Segundo o vice-presidente de Governo e
Habitação do banco, José Urbano Duarte, um mutuário com renda familiar de R$ 10
mil poderia financiar até R$ 267 mil pelas regras anteriores. Com a mudança,
seu limite de financiamento, para pagamento em 35 anos, pode aumentar para R$
280 mil.
"Se essa mesma
pessoa for cliente da Caixa, por meio de conta salário, poderá financiar até R$
303 mil", informou o banco.
Ainda segundo o
banco, as novas taxas de juros e o maior prazo de pagamento podem reduzir o
valor das parcelas para o mesmo imóvel que seria comprado pelas regras
anteriores.
"Para um financiamento no valor de R$ 267
mil a prestação cai de R$ 3.000 para R$ 2.604, uma redução de 13%, para cliente
com relacionamento Caixa nas novas condições de taxa e prazo", informou.
PESSOAS JURÍDICAS
A Caixa reduziu
também juros para pessoas jurídicas, para financiamento de unidades
residenciais, que passou de 11,5% para 10,3% no programa Plano Empresa da
Construção Civil, podendo cair para 9% para clientes do banco.
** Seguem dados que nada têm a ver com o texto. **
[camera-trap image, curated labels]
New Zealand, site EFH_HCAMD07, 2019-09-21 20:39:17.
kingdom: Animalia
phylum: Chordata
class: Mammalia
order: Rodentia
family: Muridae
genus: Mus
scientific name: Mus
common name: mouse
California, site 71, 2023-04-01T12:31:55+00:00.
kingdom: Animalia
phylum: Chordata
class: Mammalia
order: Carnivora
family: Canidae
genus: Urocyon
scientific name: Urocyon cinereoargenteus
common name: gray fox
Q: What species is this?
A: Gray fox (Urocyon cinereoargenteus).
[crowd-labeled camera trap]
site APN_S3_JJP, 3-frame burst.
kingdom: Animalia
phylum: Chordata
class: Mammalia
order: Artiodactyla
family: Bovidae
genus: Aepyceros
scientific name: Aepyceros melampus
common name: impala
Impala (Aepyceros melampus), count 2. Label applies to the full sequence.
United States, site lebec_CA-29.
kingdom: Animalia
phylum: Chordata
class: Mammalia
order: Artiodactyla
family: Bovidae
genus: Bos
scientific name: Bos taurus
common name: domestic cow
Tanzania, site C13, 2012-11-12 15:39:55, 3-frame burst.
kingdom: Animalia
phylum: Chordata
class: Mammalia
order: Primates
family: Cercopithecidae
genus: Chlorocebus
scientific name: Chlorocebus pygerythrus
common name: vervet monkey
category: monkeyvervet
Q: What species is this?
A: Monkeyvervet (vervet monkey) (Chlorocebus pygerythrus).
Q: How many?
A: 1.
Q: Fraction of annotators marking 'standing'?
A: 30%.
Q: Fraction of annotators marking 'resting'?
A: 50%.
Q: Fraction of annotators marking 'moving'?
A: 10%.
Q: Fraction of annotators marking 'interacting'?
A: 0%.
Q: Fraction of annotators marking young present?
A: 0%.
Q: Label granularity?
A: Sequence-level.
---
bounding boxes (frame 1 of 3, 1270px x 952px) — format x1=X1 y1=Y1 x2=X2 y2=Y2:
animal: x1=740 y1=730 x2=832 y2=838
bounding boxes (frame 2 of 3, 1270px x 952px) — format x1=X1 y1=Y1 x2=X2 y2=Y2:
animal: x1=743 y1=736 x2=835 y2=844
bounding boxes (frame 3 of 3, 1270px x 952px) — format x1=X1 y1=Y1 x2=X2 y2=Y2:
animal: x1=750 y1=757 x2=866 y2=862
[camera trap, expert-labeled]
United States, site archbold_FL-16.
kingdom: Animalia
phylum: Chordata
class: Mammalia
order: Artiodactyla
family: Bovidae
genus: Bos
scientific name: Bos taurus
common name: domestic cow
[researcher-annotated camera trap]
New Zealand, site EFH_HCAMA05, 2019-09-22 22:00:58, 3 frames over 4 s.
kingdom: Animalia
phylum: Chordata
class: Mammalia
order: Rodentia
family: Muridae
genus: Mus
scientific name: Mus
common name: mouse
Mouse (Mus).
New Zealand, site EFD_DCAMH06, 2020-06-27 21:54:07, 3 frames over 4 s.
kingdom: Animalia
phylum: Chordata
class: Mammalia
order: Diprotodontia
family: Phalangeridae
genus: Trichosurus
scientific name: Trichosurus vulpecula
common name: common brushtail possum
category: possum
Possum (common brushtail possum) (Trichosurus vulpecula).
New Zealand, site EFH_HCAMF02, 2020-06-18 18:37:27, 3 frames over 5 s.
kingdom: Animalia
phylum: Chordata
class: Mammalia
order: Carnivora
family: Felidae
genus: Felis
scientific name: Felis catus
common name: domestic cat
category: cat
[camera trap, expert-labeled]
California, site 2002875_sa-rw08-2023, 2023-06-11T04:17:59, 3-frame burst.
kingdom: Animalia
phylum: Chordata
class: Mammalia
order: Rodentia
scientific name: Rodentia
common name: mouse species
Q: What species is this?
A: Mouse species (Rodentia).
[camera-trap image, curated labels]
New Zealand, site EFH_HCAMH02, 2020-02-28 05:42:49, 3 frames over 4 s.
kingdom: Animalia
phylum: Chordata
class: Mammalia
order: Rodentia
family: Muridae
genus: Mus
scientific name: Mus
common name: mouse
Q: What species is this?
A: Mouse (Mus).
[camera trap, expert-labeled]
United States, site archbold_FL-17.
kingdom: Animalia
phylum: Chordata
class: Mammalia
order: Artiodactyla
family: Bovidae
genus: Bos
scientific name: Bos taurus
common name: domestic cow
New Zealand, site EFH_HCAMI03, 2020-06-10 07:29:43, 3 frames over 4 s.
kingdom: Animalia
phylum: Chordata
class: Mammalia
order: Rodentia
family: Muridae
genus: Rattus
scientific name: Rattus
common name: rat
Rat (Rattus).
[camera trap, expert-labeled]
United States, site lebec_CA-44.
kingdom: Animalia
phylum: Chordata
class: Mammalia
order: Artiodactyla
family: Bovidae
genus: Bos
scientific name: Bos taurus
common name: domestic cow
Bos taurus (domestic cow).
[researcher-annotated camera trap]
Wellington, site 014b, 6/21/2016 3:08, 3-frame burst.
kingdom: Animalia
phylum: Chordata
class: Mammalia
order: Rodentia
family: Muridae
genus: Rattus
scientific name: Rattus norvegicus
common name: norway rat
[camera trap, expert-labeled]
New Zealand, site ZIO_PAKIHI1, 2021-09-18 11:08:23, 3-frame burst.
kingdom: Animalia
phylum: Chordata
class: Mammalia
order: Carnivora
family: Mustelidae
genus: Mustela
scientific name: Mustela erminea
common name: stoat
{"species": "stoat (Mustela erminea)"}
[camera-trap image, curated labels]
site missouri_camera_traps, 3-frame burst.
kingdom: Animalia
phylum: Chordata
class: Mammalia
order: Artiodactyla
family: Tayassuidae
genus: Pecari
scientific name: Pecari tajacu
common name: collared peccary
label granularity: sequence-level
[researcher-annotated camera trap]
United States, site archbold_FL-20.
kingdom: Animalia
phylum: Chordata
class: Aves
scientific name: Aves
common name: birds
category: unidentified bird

O prazo desses
financiamentos foram ampliados de 24 meses para 36 meses.
O programa é
destinado a construtoras e incorporadoras.
Para imóveis comerciais, a Caixa cortou os juros de 14% para
13% até 11%. Para financiamento de imóvel próprio, a pessoa jurídica pagará
entre 11,5% e 12,5% - a taxa era de 13,5%.
BANCO DO BRASIL
O Banco do Brasil
também anunciou, na semana passada, redução na taxa de juros para o crédito
imobiliário.
Para imóveis de até R$ 500 mil, a taxa foi reduzida de 10%
ao ano para 8,9%. No caso de imóveis com valor acima de R$ 500 mil, a taxa caiu
de 11% ao ano para 10%. As taxas são acrescidas com a TR (Taxa Referencial).
O banco também criou
um novo modelo de composição de taxas que dá desconto de 0,5 ponto percentual
para o cliente que pagar as prestações em dia e mais 0,5 ponto percentual para
quem possuir conta salário no banco.
No caso de imóveis de
até R$ 500 mil, a taxa cai para 8,4%, se o cliente pagar as prestações sem
atraso. Se também tiver a conta salário no banco, a taxa chega a até 7,9%.
Para imóveis acima do
limite de R$ 500 mil, a taxa pode passar de 10% ao ano para 9,5%, se o cliente
for pontual no pagamento, e 9%, se for mantiver a conta salário no banco.
Em todos os casos, é
preciso acrescentar a variação da Taxa Referencial (TR).